M15: Fine-tuning & training
Prompting and RAG get you a long way, but sometimes you want a model that just knows your style, format, or task without a giant prompt every time. That's fine-tuning: you take a pre-trained model and train it a little further on your own examples. Today you learn how models are trained, build a real fine-tuning dataset with your own hands, and run a fine-tuning job, and learn the most important skill of all: knowing when fine-tuning is the right tool.
Today's win: a validated fine-tuning dataset you built, a fine-tuning job you know how to run, and a clear rule for when to fine-tune vs prompt vs RAG.
Today you will
- Understand how models are trained (neural networks → transformers → pre-training → fine-tuning → RLHF), enough to use it, no maths
- Build & validate a fine-tuning dataset (chat-format JSONL), the part that actually decides quality
- Submit a fine-tuning job (hosted API) and use the result; know the local LoRA path for open models
- Decide when to fine-tune (and when prompting/RAG is better)
Run of show (~60 min)
| Time | What we do |
|---|---|
| 0:00 | Hook + the win we're chasing |
| 0:05 | How training works, and what fine-tuning is for (full read in notes.md) |
| 0:15 | Lab Part A: build & validate a dataset (no key, no GPU) |
| 0:40 | Lab Part B: submit a fine-tune job + the when-to-fine-tune decision |
| 0:55 | Show: post your dataset + your "fine-tune vs not" call |
| 1:00 | Wrap |
If you get stuck
- Dataset prep needs no key and no GPU: that's the part everyone does today. Submitting a real fine-tune needs a provider account (this module uses OpenAI's fine-tuning API, a different key than Anthropic) or a GPU for the local LoRA path.

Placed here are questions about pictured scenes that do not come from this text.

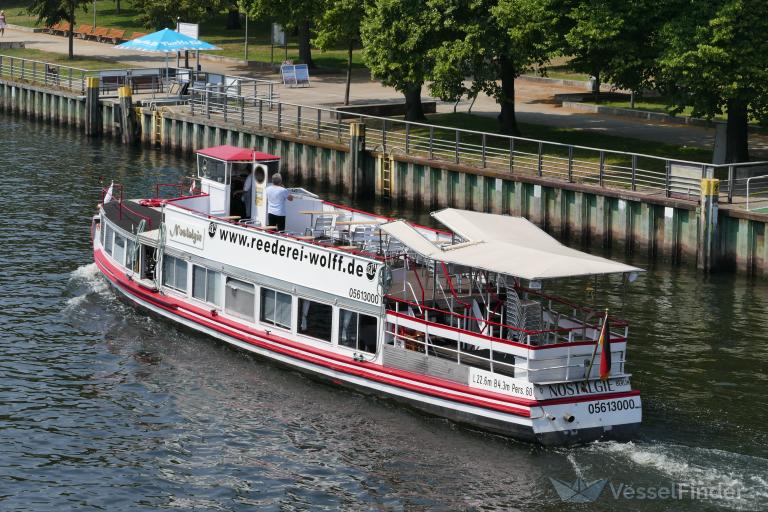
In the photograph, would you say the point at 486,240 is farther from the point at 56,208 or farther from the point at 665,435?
the point at 56,208

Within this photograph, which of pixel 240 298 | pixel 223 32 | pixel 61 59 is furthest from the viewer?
pixel 223 32

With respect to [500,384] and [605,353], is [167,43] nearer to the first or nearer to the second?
[500,384]

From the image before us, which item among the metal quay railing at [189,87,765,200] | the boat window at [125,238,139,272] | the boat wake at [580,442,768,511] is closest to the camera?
the boat wake at [580,442,768,511]

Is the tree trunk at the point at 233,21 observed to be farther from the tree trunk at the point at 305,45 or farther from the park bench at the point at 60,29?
the tree trunk at the point at 305,45

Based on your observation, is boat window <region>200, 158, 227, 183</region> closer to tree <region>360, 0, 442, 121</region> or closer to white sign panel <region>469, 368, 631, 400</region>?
white sign panel <region>469, 368, 631, 400</region>

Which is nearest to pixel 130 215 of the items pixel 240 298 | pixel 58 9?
pixel 240 298

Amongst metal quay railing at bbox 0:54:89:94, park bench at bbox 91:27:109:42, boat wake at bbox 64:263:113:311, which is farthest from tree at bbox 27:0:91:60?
boat wake at bbox 64:263:113:311

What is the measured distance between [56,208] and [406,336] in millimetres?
25712

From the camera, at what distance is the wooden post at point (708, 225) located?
44.6 m

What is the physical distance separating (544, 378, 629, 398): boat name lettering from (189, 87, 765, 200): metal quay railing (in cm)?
1721

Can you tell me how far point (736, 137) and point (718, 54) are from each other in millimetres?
5201

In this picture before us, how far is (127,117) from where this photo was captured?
68.8 m

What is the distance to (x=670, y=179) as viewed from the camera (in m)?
47.0

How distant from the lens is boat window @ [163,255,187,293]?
3737cm
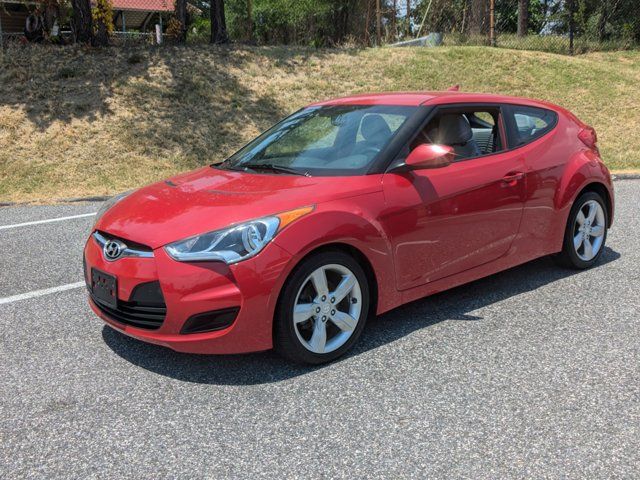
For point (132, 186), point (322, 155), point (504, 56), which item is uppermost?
point (504, 56)

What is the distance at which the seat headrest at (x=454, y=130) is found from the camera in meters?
4.37

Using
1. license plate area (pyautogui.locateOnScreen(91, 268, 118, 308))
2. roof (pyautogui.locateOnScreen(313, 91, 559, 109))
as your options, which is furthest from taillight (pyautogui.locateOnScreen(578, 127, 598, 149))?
license plate area (pyautogui.locateOnScreen(91, 268, 118, 308))

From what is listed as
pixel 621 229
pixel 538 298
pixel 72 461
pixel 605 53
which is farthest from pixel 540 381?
pixel 605 53

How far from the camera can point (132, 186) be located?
36.4 ft

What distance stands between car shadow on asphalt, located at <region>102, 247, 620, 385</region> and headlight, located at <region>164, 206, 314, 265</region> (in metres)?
0.71

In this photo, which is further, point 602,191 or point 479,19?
point 479,19

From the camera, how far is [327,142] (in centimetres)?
435

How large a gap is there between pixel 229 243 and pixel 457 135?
1.98m

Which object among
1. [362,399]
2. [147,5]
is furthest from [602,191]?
[147,5]

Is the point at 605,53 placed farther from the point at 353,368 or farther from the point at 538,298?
the point at 353,368

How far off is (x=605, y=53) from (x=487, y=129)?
19164 millimetres

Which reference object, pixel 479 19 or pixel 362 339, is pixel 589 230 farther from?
pixel 479 19

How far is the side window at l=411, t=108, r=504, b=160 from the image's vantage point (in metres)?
4.31

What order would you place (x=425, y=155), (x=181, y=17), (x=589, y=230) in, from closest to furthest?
(x=425, y=155) < (x=589, y=230) < (x=181, y=17)
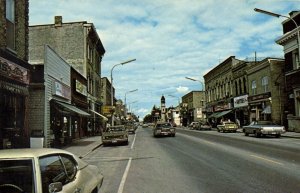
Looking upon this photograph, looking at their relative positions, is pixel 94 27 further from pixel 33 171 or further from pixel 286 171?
pixel 33 171

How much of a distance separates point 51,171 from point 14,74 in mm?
14762

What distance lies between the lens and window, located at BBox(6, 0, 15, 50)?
18.8m

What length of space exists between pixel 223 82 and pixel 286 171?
58.5 meters

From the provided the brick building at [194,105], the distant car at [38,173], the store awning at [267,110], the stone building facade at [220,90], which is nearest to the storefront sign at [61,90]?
the distant car at [38,173]

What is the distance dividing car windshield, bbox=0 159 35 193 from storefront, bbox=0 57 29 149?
13.1 m

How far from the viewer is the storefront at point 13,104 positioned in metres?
17.7

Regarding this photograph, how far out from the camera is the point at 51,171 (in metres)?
5.09

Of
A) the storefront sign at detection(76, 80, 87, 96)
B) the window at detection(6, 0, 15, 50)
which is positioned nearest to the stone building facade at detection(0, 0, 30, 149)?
the window at detection(6, 0, 15, 50)

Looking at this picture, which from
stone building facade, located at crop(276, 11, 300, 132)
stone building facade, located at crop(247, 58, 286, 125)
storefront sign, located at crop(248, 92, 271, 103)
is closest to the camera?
stone building facade, located at crop(276, 11, 300, 132)

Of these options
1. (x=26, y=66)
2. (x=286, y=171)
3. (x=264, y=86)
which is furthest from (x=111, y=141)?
(x=264, y=86)

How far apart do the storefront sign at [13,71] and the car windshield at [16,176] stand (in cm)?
1314

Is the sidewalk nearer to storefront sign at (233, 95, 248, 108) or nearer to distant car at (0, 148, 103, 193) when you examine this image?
distant car at (0, 148, 103, 193)

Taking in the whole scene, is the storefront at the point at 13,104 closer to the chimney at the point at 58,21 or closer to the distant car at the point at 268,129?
the distant car at the point at 268,129

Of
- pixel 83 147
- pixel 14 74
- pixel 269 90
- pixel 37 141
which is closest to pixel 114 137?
pixel 83 147
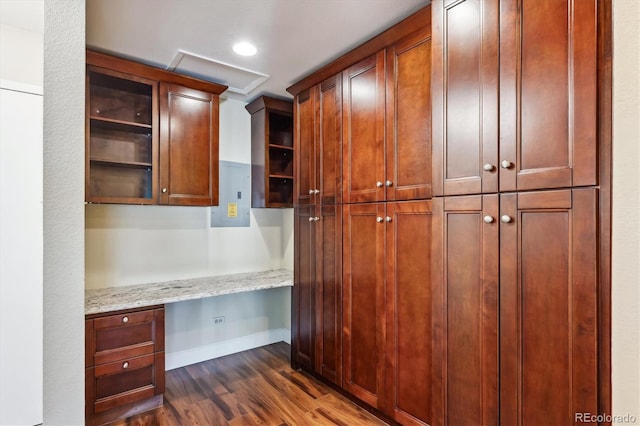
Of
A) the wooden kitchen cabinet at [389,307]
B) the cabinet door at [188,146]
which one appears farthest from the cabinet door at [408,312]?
the cabinet door at [188,146]

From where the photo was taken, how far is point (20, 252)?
5.44 feet

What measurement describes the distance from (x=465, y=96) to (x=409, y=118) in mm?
418

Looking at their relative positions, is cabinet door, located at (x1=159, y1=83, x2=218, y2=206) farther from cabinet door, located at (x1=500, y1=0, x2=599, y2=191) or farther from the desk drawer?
cabinet door, located at (x1=500, y1=0, x2=599, y2=191)

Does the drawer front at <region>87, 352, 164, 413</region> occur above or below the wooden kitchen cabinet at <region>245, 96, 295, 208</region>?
below

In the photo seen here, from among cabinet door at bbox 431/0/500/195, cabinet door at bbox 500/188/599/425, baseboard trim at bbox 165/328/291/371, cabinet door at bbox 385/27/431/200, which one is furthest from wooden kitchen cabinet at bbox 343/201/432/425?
baseboard trim at bbox 165/328/291/371

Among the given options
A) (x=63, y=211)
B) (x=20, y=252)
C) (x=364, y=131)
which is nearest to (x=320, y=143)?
(x=364, y=131)

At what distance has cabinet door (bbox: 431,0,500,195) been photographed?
4.67ft

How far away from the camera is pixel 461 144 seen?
1.54m

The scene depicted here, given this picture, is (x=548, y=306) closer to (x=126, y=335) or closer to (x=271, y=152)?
(x=126, y=335)

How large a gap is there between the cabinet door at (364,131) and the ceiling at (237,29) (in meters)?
0.22

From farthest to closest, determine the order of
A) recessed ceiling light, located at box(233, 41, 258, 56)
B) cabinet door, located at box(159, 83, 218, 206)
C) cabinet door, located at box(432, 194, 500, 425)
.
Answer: cabinet door, located at box(159, 83, 218, 206)
recessed ceiling light, located at box(233, 41, 258, 56)
cabinet door, located at box(432, 194, 500, 425)

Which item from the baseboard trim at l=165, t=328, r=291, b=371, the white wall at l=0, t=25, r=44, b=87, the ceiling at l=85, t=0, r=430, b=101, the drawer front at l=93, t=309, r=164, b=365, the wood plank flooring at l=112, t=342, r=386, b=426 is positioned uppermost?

- Fine-tuning a model that seems wrong is almost always a dataset problem (too few examples, inconsistent style), not a code problem. Re-read the You should now see line.
- This is educational: we fine-tune on our own sample data for style/format, responsibly.
Optional challenge
Take the same task and do it three ways, a good prompt (M5), RAG (M7), and a fine-tune, then argue which you'd ship and why (quality, cost, effort, how often the data changes). That judgment is the real lesson of this module.